Macros in Rust pt3

Previously I covered macro_rules and procedural macros. In this post I'll cover macro hygiene in a bit more detail. In upcoming posts, I'll cover modularisation for macros, some implementation details, some areas where I think we should improve the system, and some ideas for doing so.

macro hygiene in Rust

I explained the general concept of macro hygiene in this blog post.

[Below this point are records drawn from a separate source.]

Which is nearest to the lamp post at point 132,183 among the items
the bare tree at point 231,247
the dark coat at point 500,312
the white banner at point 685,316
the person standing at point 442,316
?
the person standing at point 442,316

The good news is that all macros in Rust are hygienic (caveat, see the bad news below). When you use macros in Rust, variable naming is hygienic, this is best illustrated with some examples:

macro_rules! foo {  
    () => {
        let x = 0;
    }
}

fn main() {
    let mut x = 42;
    foo!();
    println!("{}", x);
}

Here the xs defined in main and foo! are disjoint, so we print 42.

macro_rules! foo {  
    ($x: ident) => {
        $x = 0;
    }
}

fn main() {
    let mut x = 42;
    foo!(x);
    println!("{}", x);
}

Here, x is passed in to the macro so foo! can modify main's x. We print 0.

macro_rules! foo {  
    ($x: ident) => {
        let $x = 0;
    }
}

fn main() {
    let x = 42;
    foo!(x);
    println!("{}", x);
}

Again, we print 0. This version is (IMO) slightly unfortunate because looking at main it seems like x should not be mutable, but foo! redefines x. A limitation of Rust's hygiene system is that although it limits a macro's effects to objects 'passed' to the macro, it does not limit those effects to what you would expect from the rest of the language. One could imagine a stricter system where the user must explicitly state how the macro can affect the use context (in this case by adding a variable to the environment).

fn main() {
    let mut x = 42;

    macro_rules! foo {  
        () => {
            x = 0;
        }
    }

    foo!();
    println!("{}", x);
}

In this example, main's x is in scope for foo!, so we print 0.

fn main() {
    let mut x = 42;

    macro_rules! foo {  
        () => {
            x = 0;
        }
    }

    let mut x = 33;

    foo!();
    println!("{}", x);
}

Finally, in this example we print 33 because foo! can only 'see' the first x and modifies that one, not the second x which is printed. Note that you can't write code without macros to do what foo! does here - you can't name the first x because it is hidden by the second one, but macro hygiene means the two xs are different to the macro.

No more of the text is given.